YOUR INSTRUCTIONS - Transcribe each entry so that nothing differs from the original.

(Extracted records)
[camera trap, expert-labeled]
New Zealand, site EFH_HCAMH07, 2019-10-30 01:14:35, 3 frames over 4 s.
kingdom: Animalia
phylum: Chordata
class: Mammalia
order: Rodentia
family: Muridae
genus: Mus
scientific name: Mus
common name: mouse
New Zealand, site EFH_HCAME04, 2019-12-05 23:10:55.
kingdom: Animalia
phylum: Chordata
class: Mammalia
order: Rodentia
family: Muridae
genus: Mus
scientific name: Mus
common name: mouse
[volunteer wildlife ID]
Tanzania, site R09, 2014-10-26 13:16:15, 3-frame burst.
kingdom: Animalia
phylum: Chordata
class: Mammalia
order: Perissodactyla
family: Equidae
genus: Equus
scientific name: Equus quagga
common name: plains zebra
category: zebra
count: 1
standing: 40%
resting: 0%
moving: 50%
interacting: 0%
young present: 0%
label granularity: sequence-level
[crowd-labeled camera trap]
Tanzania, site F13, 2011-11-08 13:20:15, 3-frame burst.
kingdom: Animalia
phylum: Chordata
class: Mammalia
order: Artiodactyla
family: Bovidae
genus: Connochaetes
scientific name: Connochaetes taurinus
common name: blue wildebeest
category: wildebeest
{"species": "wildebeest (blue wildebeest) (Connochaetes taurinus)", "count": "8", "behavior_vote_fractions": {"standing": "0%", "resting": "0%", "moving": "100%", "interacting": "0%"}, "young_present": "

SOLUTION TO THE PROBLEM -
[camera trap, expert-labeled]
New Zealand, site EFH_HCAMH07, 2019-10-30 01:14:35, 3 frames over 4 s.
kingdom: Animalia
phylum: Chordata
class: Mammalia
order: Rodentia
family: Muridae
genus: Mus
scientific name: Mus
common name: mouse
New Zealand, site EFH_HCAME04, 2019-12-05 23:10:55.
kingdom: Animalia
phylum: Chordata
class: Mammalia
order: Rodentia
family: Muridae
genus: Mus
scientific name: Mus
common name: mouse
[volunteer wildlife ID]
Tanzania, site R09, 2014-10-26 13:16:15, 3-frame burst.
kingdom: Animalia
phylum: Chordata
class: Mammalia
order: Perissodactyla
family: Equidae
genus: Equus
scientific name: Equus quagga
common name: plains zebra
category: zebra
count: 1
standing: 40%
resting: 0%
moving: 50%
interacting: 0%
young present: 0%
label granularity: sequence-level
[crowd-labeled camera trap]
Tanzania, site F13, 2011-11-08 13:20:15, 3-frame burst.
kingdom: Animalia
phylum: Chordata
class: Mammalia
order: Artiodactyla
family: Bovidae
genus: Connochaetes
scientific name: Connochaetes taurinus
common name: blue wildebeest
category: wildebeest
{"species": "wildebeest (blue wildebeest) (Connochaetes taurinus)", "count": "8", "behavior_vote_fractions": {"standing": "0%", "resting": "0%", "moving": "100%", "interacting": "0%"}, "young_present": "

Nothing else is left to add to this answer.